Partial lesions of the nigrostriatal dopamine system can be induced reliably by the intrastriatal injection of 6-hydroxydopamine (6-OHDA) and are considered to be analogous to the early stages of human Parkinson's disease. Previous studies have established a clear correlation between different doses and placements of the 6-OHDA toxin and the degree of neurodegenerative changes and behavioral impairments. In the present study, the influence of the interdependence between the two nigrostriatal systems in both hemispheres on the effects on sensorimotor behavioral performances after terminal 6-OHDA lesions was investigated. The behavioral effects were correlated to the extent of nigral dopamine neuron cell and striatal tyrosine-hydroxylase (TH)-positive fiber loss. Sprague-Dawley rats receiving unilateral intrastriatal 6-OHDA injections (4 x 5 microg) exhibited a 30-70% reduction in striatal TH-positive fiber density along an anterior-posterior gradient, an 80% loss of nigral dopamine neurons and a mild degree of behavioral impairments as revealed by amphetamine-induced rotational asymmetry, and a reduced performance in the stepping and postural balance tests.

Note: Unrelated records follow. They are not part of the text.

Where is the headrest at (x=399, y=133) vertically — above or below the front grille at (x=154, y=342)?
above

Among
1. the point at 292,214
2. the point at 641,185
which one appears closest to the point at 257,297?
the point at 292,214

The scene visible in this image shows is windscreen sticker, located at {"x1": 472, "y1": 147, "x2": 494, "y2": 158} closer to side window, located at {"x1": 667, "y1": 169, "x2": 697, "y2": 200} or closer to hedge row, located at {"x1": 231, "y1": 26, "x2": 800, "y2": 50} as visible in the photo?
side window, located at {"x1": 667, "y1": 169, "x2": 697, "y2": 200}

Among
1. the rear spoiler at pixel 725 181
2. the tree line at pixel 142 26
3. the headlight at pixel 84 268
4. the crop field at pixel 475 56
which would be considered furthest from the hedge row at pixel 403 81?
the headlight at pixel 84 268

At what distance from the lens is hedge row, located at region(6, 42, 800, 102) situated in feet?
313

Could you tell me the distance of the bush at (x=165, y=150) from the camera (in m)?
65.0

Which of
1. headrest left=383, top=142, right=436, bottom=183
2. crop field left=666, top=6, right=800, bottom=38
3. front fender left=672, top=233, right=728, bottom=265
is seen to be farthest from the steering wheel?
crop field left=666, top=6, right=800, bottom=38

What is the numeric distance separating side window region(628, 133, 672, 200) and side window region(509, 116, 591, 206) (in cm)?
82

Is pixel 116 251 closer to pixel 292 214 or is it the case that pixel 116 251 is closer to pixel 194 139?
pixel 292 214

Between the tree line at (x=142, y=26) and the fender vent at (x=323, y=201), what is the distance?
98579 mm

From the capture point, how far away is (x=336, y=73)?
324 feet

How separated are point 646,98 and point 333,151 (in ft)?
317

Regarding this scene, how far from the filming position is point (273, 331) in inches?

When the same amount of toxin was injected twice into both hemispheres (2 x 4 x 5 microg), additional behavioral deficits were observed, consisting of a significant, but temporary, weight loss, a stable reduction in general locomotor activity and explorational behavior, and a long-term deficit in skilled forelimb use. This is interesting in light of the morphological findings, in which uni- and bilaterally lesioned animals did not differ significantly in the extent of TH-immunoreactive fiber and dopamine neuron loss within the nigrostriatal system in each lesioned hemisphere. These results indicate that the interdependent regulation of the two nigrostriatal systems may provide some compensatory support for the function and behavioral performance of the lesioned side via the normal unlesioned side, which is lost in animals with bilateral lesions of the nigrostriatal system. Therefore, this model of uni- and bilateral partial lesions of the nigrostriatal system, as characterized in the present study, may foster further exploration of compensatory functional mechanisms active in the early stages of Parkinson's disease and promote development of novel neuroprotective and restorative strategies.